Exercise instructions |
- a) Reproduce, word for word, the part of the Kaiser Permanente article below starting with "The announcement comes" and going on through "of George Floyd.".
- b) Continue the article below on Kaiser Permanente's $100 million pledge, beginning right after its final sentence.
BEGIN Document excerpt
Kaiser Permanente said Friday it plans to put $100 million toward addressing the systemic racism and lack of economic opportunity that have hurt the health of Black people and other people of color in the U.S.
The ongoing coronavirus pandemic has hit Black and, in California, Latino people especially hard and there is growing acknowledgement among health care experts that racism is at the root of the disparity.
The announcement comes as doctors and nurses from UCSF, Kaiser and elsewhere have spoken out in support of the protests against systemic racism that have roiled the country since the May killing of George Floyd.
“The tragic murder of George Floyd and so many others has reverberated around the world, pushing us to demand overdue change to a status quo that keeps communities of color in the margins and holds us all back as a society,” Kaiser CEO Greg Adams said in a statement. “As a country, this is a moment to define who we are and what we stand for. We must take strong action to stop the physical, psychological, economic and social impacts of inequity and systemic racism so that we can create healthier communities where everybody, regardless of their skin color, can feel safe and thrive.”
END Document excerpt
BEGIN Information shown
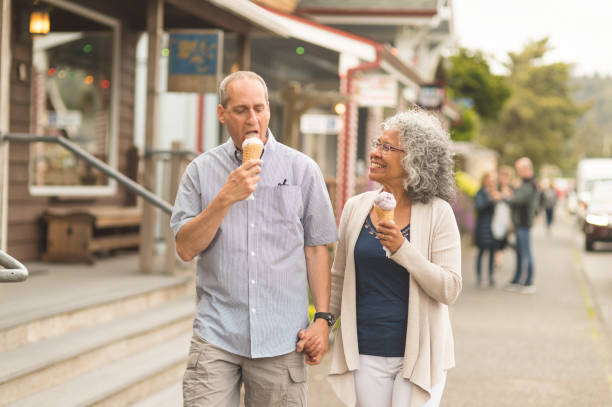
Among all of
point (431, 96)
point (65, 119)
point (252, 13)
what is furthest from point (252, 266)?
point (431, 96)

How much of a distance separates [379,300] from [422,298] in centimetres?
18

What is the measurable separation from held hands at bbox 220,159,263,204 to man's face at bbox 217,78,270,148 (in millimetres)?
273

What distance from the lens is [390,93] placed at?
1327 centimetres

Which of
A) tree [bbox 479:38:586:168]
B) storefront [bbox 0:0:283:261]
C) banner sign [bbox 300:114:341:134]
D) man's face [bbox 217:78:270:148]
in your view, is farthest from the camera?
tree [bbox 479:38:586:168]

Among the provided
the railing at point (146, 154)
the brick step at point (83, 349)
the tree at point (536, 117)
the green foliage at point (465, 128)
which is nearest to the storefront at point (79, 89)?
the railing at point (146, 154)

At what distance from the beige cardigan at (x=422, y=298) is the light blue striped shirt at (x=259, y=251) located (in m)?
0.25

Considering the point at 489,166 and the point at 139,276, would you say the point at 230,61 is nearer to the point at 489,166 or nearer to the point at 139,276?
the point at 139,276

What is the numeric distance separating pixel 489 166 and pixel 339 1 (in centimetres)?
Result: 3430

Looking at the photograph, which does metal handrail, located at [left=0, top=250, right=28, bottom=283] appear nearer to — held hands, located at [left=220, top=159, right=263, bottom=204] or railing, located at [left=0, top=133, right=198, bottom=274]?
→ held hands, located at [left=220, top=159, right=263, bottom=204]

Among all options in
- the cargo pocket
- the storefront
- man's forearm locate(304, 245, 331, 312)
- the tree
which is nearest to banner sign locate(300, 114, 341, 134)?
the storefront

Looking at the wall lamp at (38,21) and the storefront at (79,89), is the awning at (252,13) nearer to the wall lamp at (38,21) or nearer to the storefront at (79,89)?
the storefront at (79,89)

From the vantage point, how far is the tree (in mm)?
66000

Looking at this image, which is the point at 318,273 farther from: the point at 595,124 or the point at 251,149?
the point at 595,124

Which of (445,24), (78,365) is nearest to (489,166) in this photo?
END Information shown
Your responses |
- a)
The announcement comes as doctors and nurses from UCSF, Kaiser and elsewhere have spoken out in support of the protests against systemic racism that have roiled the country since the May killing of George Floyd.

- b)
Kaiser will join with Local Initiatives Support Corporation, a nonprofit aimed at community development, to launch a $60 million investment partnership that will offer business loans to businesses owned by Black people and other people of color.
“All across the country, we can see that health and wealth are inextricably linked. Creating pathways for people to get back to work in quality jobs, and for small businesses to get on solid ground and grow, is so important for the well-being of the nation at large,” LISC president Maurice Jones said in a statement.
Kaiser will spend $15 million in grants to help such businesses with things like coaching and training. According to Kaiser, long-term financial stress and a lack of access to opportunity can negatively affect health, which stands to be compounded by the economic downturn brought on by the COVID-19 pandemic.
The health care giant will also devote $25 million to both grassroots efforts to eradicate systemic racism and its own research and work on the effects of adverse childhood experiences and trauma.
Finally, Kaiser plans to study and redesign its internal systems to limit unconscious bias during the hiring process.